George Irving Skinner (February 20, 1858 - March 13, 1926) was an American lawyer who was appointed as the superintendent of the New York State Banking Department in 1917.

== Early life and education ==
He was born on February 20, 1858, in Bainbridge, New York. He graduated from Colgate University in 1880. After his graduation he taught at the Norwich Academy and was an assistant principal for two years. Later he was principal of the Smithville High School. He read law in the office of John W. J. Church of this city and was admitted to the bar in 1887.

== Career ==
He began his legal practice in Bainbridge, New York, and then he served one term as the postmaster of Bainbridge, appointed by the administration of Benjamin Harrison. He married Mary Elizabeth McCrae (1866-1951) around 1890.

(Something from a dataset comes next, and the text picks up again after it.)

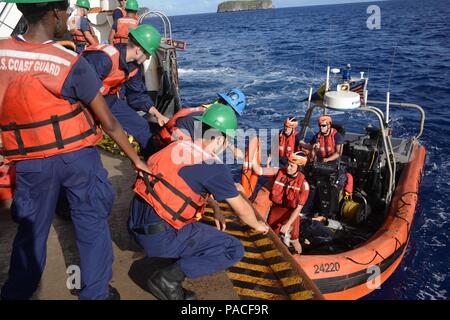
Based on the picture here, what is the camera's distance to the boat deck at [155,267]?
2.52 m

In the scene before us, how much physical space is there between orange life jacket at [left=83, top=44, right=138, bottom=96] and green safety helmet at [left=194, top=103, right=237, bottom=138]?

He was made a state bank examiner in 1897. He was appointed as the superintendent of the New York State Banking Department in 1917 by Charles Seymour Whitman, and he was replaced by George Vincent McLaughlin in 1920. Nathan S. Jonas of the Manufacturers Trust Company appointed him as a vice president at the bank.

He died at his home in Brooklyn on March 13, 1926, of heart attack following a bout of influenza. He was buried in Saint Peters Churchyard in Bainbridge, New York.